===== EXTRACTED TEXT =====
Fur prices are low, and furbearer trapping is waning in Missouri, according to data from recent trapping seasons.
The number of trappers and the number of furbearers they catch can vary widely from year to year, depending on pelt prices. Prices, in turn, depend on the world economy and on weather in places as far away as Asia. People in Russia and China buy fewer furs in warmer-than-normal winters, and furs pile up on warehouse shelves, depressing prices.
Fur markets currently are in an extended period of low prices, and that has led to reduced trapping. The Conservation Department had only sold a little more than 4,000 resident trapping permits by the end of December 2009, compared to 6,400 for the 2008–2009 season.
=====
WORK INSTRUCTION 1:
Answer these questions about the Missouri fur trapping text:
(a) According to the text, which two countries buy fewer furs in warmer-than-normal winters?
(b) How many resident trapping permits did the Conservation Department sell for the 2008–2009 season?
(c) How many resident trapping permits had it sold by the end of December 2009?
WORK INSTRUCTION 2: Carry on the Missouri fur trapping text, starting right after its final sentence.
The listing that comes after this text is separate material.
===== RECORDED INFORMATION =====
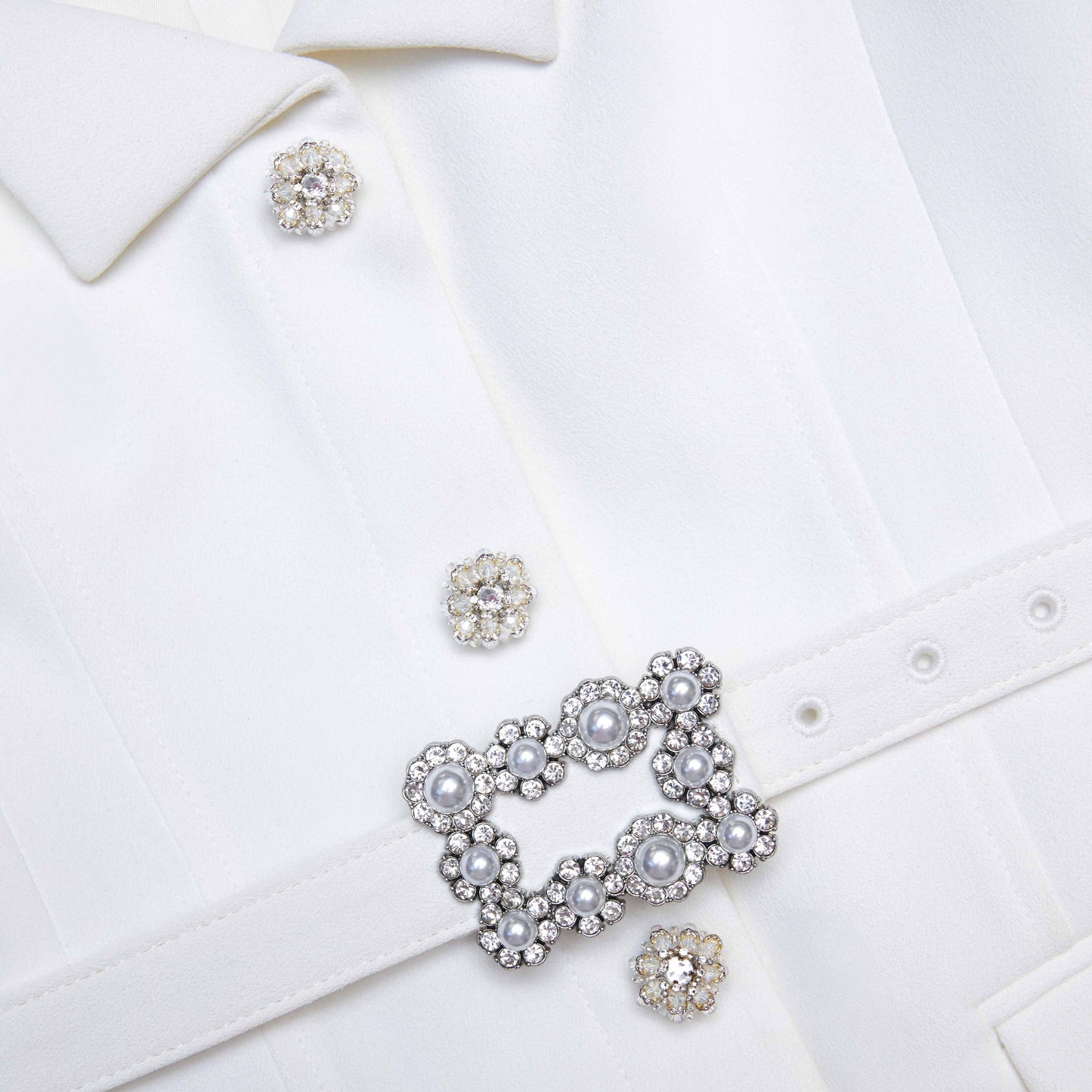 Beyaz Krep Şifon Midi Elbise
=====
EXERCISE OUTPUT 1:
(a) Russia and China.
(b) 6,400.
(c) A little more than 4,000.

EXERCISE OUTPUT 2:
Raccoons account for approximately 75 percent of the pelts sold in Missouri fur auctions. In 1979, when raccoon pelts brought an average of $27.50 each, Missouri trappers caught and sold more than 634,000. Last year, with raccoon pelts worth less than $10 each, Missouri trappers sold only about 109,000. So far this year, extra-large raccoons are bringing $4. Otter pelts, which sold for more than $100 five years earlier, were down to $26.91 last year, and bobcat pelts were down from $50.15 to $23.68. So far this year, bobcat pelts are selling for less than $20.
The North American Fur Auction cancelled its fall sale and its first winter sale this year for the first time ever. Missouri trappers might have difficulty selling some pelts, such as coyotes, medium raccoons and opossums.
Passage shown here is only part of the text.